» Goal of the exercise: Retype the material word for word, from its first line through the line containing "HAND CARVED SOLID WOOD QUEEN BED", including that line.

» Dataset content:
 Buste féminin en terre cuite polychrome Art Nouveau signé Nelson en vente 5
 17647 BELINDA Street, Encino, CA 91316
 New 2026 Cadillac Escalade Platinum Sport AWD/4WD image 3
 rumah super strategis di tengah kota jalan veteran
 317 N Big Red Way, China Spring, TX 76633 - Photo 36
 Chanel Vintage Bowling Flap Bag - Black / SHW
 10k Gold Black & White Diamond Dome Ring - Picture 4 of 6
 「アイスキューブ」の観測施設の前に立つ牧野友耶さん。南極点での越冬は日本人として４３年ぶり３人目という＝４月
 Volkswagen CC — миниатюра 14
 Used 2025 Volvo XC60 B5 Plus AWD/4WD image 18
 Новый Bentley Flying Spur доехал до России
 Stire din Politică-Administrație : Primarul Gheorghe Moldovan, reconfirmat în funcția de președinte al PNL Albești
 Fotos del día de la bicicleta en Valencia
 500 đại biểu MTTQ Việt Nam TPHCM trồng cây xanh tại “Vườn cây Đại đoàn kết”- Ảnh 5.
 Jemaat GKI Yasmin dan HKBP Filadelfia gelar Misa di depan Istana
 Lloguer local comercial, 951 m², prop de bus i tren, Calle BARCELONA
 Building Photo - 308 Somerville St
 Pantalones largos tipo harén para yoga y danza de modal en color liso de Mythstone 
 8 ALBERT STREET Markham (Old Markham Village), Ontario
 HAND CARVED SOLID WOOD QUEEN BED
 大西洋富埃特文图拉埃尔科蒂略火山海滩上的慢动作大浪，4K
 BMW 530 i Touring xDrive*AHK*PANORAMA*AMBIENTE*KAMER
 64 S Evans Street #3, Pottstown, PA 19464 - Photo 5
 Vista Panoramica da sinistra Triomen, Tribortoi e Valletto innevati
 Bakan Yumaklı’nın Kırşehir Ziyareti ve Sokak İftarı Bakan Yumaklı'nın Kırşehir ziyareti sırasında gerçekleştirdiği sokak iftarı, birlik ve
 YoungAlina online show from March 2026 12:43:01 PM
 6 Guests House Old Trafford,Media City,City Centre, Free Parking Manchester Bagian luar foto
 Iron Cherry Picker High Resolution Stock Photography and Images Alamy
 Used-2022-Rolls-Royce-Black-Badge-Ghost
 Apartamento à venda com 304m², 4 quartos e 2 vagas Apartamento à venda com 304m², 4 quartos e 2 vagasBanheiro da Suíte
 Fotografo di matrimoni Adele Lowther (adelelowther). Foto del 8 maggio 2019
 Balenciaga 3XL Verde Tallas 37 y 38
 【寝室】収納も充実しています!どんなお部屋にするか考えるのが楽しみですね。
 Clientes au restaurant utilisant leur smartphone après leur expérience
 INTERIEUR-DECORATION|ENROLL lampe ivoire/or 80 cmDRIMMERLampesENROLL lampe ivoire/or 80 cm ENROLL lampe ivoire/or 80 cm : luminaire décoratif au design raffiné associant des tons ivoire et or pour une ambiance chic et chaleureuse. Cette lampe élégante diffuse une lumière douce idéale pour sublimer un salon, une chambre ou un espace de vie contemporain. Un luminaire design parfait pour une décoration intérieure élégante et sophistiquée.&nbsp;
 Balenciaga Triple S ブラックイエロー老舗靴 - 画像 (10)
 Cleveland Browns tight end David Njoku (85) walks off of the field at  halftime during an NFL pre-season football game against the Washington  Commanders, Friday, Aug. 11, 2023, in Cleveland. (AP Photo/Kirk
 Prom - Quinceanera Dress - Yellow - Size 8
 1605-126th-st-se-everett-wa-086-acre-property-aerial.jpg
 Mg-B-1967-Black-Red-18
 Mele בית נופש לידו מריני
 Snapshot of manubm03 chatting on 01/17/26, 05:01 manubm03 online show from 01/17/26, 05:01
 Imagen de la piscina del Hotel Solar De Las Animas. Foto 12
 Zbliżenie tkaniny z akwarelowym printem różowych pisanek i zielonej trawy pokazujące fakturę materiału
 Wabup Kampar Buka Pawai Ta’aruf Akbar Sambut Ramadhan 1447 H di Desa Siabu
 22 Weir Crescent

» Completed task:
 Buste féminin en terre cuite polychrome Art Nouveau signé Nelson en vente 5
 17647 BELINDA Street, Encino, CA 91316
 New 2026 Cadillac Escalade Platinum Sport AWD/4WD image 3
 rumah super strategis di tengah kota jalan veteran
 317 N Big Red Way, China Spring, TX 76633 - Photo 36
 Chanel Vintage Bowling Flap Bag - Black / SHW
 10k Gold Black & White Diamond Dome Ring - Picture 4 of 6
 「アイスキューブ」の観測施設の前に立つ牧野友耶さん。南極点での越冬は日本人として４３年ぶり３人目という＝４月
 Volkswagen CC — миниатюра 14
 Used 2025 Volvo XC60 B5 Plus AWD/4WD image 18
 Новый Bentley Flying Spur доехал до России
 Stire din Politică-Administrație : Primarul Gheorghe Moldovan, reconfirmat în funcția de președinte al PNL Albești
 Fotos del día de la bicicleta en Valencia
 500 đại biểu MTTQ Việt Nam TPHCM trồng cây xanh tại “Vườn cây Đại đoàn kết”- Ảnh 5.
 Jemaat GKI Yasmin dan HKBP Filadelfia gelar Misa di depan Istana
 Lloguer local comercial, 951 m², prop de bus i tren, Calle BARCELONA
 Building Photo - 308 Somerville St
 Pantalones largos tipo harén para yoga y danza de modal en color liso de Mythstone 
 8 ALBERT STREET Markham (Old Markham Village), Ontario
 HAND CARVED SOLID WOOD QUEEN BED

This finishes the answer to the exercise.